Из дневника В.З. Коржа: «Заблудших надо спасать, выводить на верную дорогу. Фашисты стараются угрозами, обещаниями и лестью завербовать себе слепых исполнителей преступлений. Наша задача — открывать им глаза, бороться за души заблудших».


И он боролся, и открывал им глаза. В одной из многочисленных листовок партизан-«комаровцев» говорилось: «Изменники, опомнитесь! Вы еще не успели запачкать свои руки в крови. Полученное от немцев оружие поворачивайте против них, настоящих врагов, идите в партизаны, боритесь вместе с нами. Этим вы сможете смыть то позорное пятно, которое ляжет на вас, на ваши семьи». И полицаи поворачивали оружие против оккупантов, уходили в партизаны, искупали свою вину в боях с врагом.

В справке БШПД о деятельности в тылу врага Пинского партизанского соединения отмечалось: «Проведена большая работа по разложению немецких гарнизонов, в результате разложен казачий полк в г. Лунинце. Командир этого полка и 150 солдат с оружием перешли на сторону партизан. Разложен саперный батальон русско-немецких войск в городе Пинске. Командование батальона и 100 бойцов с оружием на автомашинах перешли на сторону партизан…»

Следует отметить, что работа по разложению гарнизонов противника велась на основе четко скоординированных планов, предусматривавших соответствующий контроль и жесткую отчетность командиров партизанских бригад и отрядов перед Центром.

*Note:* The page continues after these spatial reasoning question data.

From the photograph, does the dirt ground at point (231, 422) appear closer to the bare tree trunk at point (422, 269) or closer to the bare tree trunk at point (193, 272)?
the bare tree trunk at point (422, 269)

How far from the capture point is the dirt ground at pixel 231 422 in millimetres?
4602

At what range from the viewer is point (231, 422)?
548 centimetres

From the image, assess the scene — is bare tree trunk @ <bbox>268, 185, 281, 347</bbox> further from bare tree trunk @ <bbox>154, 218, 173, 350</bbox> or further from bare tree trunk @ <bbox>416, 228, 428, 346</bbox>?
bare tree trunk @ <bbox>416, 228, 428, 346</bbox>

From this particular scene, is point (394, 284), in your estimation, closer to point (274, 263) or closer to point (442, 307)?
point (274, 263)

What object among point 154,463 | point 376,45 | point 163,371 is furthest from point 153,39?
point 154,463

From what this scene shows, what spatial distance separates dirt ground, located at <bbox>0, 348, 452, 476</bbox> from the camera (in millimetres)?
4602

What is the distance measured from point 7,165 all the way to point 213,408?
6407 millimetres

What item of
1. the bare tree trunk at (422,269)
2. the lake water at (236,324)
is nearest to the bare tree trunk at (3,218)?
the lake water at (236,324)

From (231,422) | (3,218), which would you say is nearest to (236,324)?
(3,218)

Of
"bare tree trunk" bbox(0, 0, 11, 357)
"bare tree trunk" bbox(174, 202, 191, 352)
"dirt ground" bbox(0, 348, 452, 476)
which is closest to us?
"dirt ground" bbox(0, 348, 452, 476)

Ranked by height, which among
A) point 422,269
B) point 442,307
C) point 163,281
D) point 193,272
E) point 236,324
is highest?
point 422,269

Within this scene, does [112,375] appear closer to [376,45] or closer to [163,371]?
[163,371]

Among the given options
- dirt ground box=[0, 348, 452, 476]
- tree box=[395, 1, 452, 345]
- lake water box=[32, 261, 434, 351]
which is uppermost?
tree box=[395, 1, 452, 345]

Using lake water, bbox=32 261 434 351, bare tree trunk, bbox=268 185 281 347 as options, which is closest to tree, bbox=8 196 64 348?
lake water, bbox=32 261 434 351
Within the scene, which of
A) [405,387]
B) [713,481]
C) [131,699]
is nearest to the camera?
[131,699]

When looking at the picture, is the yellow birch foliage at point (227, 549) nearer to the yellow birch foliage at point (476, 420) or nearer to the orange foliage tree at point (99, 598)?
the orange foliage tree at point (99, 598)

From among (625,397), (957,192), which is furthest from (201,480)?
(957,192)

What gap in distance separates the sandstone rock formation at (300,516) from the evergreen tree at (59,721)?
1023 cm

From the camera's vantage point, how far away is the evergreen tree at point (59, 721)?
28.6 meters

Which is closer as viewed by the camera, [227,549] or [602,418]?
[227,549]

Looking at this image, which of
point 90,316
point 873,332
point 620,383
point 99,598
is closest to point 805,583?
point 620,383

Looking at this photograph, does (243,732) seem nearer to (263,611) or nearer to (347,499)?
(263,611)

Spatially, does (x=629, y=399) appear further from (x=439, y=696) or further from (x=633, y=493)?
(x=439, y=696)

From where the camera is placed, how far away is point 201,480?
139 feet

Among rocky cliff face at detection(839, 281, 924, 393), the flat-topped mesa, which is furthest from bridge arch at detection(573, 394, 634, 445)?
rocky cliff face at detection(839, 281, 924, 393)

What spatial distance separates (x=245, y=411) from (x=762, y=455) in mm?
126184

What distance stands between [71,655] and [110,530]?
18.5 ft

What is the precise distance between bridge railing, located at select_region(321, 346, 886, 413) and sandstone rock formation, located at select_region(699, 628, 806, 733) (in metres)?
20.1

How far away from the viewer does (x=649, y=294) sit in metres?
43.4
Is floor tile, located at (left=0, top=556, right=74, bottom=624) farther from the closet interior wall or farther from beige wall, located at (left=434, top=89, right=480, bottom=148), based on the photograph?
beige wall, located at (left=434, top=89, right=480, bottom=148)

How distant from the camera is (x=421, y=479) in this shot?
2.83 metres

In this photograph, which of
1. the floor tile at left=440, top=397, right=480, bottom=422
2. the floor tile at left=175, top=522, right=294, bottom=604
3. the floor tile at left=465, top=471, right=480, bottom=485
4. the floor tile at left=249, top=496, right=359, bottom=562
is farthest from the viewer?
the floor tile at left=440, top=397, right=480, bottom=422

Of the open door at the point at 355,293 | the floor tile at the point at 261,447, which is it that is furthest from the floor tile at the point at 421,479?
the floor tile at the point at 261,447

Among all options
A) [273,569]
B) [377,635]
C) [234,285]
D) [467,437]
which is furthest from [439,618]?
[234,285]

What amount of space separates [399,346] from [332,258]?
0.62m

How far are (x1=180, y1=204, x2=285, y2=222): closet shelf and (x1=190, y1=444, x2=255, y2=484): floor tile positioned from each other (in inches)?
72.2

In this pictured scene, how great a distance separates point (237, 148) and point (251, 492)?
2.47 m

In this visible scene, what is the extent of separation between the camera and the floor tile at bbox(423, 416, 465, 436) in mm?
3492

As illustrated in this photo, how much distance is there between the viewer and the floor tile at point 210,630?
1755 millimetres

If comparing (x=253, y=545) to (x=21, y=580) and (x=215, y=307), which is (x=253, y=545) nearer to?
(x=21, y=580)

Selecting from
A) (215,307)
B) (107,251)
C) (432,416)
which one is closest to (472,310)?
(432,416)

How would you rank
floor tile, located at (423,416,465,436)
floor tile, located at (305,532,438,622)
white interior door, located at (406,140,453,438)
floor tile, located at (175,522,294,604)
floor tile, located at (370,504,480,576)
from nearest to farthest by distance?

Структура ее предполагала освещение следующих вопросов: с какими гарнизонами имеется связь, какую работу проводили, результат работы; количество перешедших на сторону партизан полицейских, добровольцев, самооховцев и их поведение в отряде; количество расстрелянных немецкими властями полицейских-добровольцев, самооховцев и других служебных лиц в результате проведения агентурных комбинаций; где, когда совершила диверсии партизанская агентура, ее клички и результат диверсий, а также некоторые другие…


Из воспоминаний В.З. Коржа: «Обком партии, командование Пинского партизанского соединения усилили работу по разложению войск противника и в особенности его националистических формирований. Мы хорошо знали, каким образом «вербовались» эти, так называемые, «добровольные», «освободительные», «казачьи» и прочие подразделения. Многие шли на вербовку умышленно, надеясь при первой возможности перейти к партизанам. Но мы знали и то, что некоторые наши люди, не сумев сохранить стойкость, катились по пути предательства до полной и подлой измены. Надо было оторвать от них все здоровое и случайно попавшее к фашистам.

В январе 1943 года комиссар отряда «За Родину», входившего в состав партизанской бригады имени Кирова, Александр Алексеевич Свитцов доложил командованию о том, что он установил контакт с людьми так называемого «казачьего» полка, сформированного фашистами. Мы заинтересовались этим полком и предложили Свитцову установить более тесные связи с ним.

Как же все было?

«Казачий» полк, сформированный фашистами в основном из военнопленных, большинство которых ни к каким казакам не имело даже самого отдаленного отношения, остановился в Лунинце. Один из его дивизионов расположился в деревне Дятловичи. Старостой в этой деревне по заданию комиссара А.А. Свитцова стал Александр Бушило. Партизаны выдвинули его сюда не случайно. Бушило хорошо знал немецкий язык, мог войти в доверие к гитлеровцам. Так и получилось. Фашисты считали старосту своим преданным слугой.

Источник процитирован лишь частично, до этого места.